Traversing the City Through an Urban Design Research Practice

Kiran Keswani

Tekton
Volume 7, Issue 2, September 2020
pp. 64 – 75

Kiran Keswani is a co-founder, Everyday City Lab (https://www.everydaycitylab.com/), an urban design and research collaborative in Bangalore that focuses on people-centric urban design and planning. She graduated in architecture from Mumbai in 1988. Subsequently, she worked with Balkrishna Doshi in Ahmedabad from 1992-94. Prior to setting up the lab, she has had an architectural and urban design practice for over 20 years. She holds a PhD in Urban design from the Faculty of Planning, CEPT University, Ahmedabad and is presently engaged in both research and teaching.

She is co-recipient of the Azim Premji Research Grant for 2018-19 under the theme: Urban sustainability and Governance. The design studios she has taught recently include a UD studio on Informal marketplaces in 2017 and on The Future of Everyday Urban Spaces in 2020 at CEPT University, Ahmedabad. Her publications include a co-authored chapter on ‘Territoriality in Urban space’ in the book Informal Urban Street markets: International Perspectives (2015); a paper titled ‘Urban design studio pedagogy: Thinking about informality’ in New Design Ideas (2019) and the paper ‘The Logic of design: its role in understanding the antecedents of urban informality’ published in the Journal of Urban design (2018). Her current interests include informal urbanism and public space design.
kiranmkeswani@gmail.com

In this practice essay, Kiran Keswani writes about her setting up of the ‘Everyday City Lab’ – an urban lab, in which she along with her research associates and interns has been investigating several everyday practices that make up our cities but have escaped attention of the planners and policymakers. It is generally believed that the aspects of informality that characterize our everyday spaces such as streets and bazaars are random and therefore outside the purview of design or policy. The Everyday City Lab is showing us it is otherwise. Shared here in this essay are some of their findings written in a narrative form. Here, we learn about an architect’s journey from a design consultancy to a research-based practice that in turn has a potential to inform design.

Introduction
The Everyday City Lab was set up as an urban design and research collaborative in 2018. There is so much about this lab that has been unplanned and unpredictable, and yet, the journey has been replete with delightful discoveries. The research projects have made it possible for us to engage with others and to see something that we had missed seeing ourselves. The key focus of the Lab has been to understand the everyday practices of people such as the social, cultural, religious, economic and political practices in order to develop a people-centric approach to urban design and planning.

The Idea of a Research Agenda
The setting up of the lab in Bangalore has been a result of so many situations and circumstances, that it is now difficult to pin it down to any one happening. For about 20 years before, my effort had been to nurture a small architectural practice that had begun in Mumbai. The scale and nature of our projects differed from being a farmhouse project in Alibaug, a hospital project in Mumbai, a prototype for 22 schools to be built in different cities across Andhra Pradesh, a master plan for a Buddhist circuit in Orissa, a coastal tourism plan for the Konkan region, to a waterfront development project in Mauritius. From 1996 onwards, the base of the design practice moved through different cities – with the early years in Visakhapatnam, Hyderabad, Chennai and then later, in Bangalore. The moving of cities had meant setting up practice in a new place every few years and establishing new networks. That was also where an interest in bazaars had sprung up because every time we moved cities, it meant discovering a new set of bazaars.

For many years, I have been fascinated with the simultaneous vibrancy and complexity of the Indian Bazaar. It has meant going to marketplaces at early hours of the morning and just being there watching people.

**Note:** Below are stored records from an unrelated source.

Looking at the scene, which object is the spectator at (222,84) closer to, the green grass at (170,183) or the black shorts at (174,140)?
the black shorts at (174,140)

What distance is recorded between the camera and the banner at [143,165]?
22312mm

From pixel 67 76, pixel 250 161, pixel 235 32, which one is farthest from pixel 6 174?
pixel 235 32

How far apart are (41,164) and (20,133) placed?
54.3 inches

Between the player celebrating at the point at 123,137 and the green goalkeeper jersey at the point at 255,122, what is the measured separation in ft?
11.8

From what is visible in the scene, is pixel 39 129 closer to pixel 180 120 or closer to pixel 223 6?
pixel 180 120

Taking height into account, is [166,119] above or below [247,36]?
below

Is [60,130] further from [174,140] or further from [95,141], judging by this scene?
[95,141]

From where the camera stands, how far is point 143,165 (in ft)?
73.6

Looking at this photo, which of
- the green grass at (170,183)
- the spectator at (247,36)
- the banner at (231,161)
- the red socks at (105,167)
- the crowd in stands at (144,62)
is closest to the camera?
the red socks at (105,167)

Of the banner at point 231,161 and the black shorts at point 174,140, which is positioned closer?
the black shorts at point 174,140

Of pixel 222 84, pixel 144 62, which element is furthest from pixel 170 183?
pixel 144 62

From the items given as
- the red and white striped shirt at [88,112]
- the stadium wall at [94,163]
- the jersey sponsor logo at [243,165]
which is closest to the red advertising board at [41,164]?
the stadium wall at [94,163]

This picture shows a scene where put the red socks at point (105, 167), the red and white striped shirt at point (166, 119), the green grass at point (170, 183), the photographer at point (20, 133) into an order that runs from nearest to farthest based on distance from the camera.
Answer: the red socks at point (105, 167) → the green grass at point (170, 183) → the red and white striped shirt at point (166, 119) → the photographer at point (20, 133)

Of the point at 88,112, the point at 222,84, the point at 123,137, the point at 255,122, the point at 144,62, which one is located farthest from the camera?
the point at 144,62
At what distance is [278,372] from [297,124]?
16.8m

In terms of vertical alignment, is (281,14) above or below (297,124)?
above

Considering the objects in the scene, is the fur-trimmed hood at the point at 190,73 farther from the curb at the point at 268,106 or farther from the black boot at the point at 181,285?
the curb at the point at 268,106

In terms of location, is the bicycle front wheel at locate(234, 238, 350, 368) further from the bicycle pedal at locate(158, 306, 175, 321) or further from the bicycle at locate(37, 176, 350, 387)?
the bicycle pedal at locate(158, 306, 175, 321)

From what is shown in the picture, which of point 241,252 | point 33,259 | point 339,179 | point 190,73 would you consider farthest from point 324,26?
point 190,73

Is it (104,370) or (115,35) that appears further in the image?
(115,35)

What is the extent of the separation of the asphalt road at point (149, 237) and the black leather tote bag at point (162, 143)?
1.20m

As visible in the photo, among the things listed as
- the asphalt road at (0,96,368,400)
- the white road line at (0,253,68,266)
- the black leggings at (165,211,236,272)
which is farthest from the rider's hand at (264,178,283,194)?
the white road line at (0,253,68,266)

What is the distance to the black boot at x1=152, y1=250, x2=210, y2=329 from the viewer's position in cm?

Life in the streets has been equally exciting and this led to a lot of walking and then, stopping to make conversation wherever possible. For instance, I would want to know what the paan vendor was thinking as he sat at the edge of the footpath day after day watching so many people pass him by. And, why was he here and not somewhere else on the street? Then, I would see a woman vendor holding an umbrella over her head as she sold flowers on the street and wonder, how long can she hold the umbrella like that? Why is she not sitting where the other vendor is under the shade of the tree?

It was later that I found out that spaces on the street are negotiated between various stakeholder groups on an everyday basis and that vendors need to mark and defend their territory.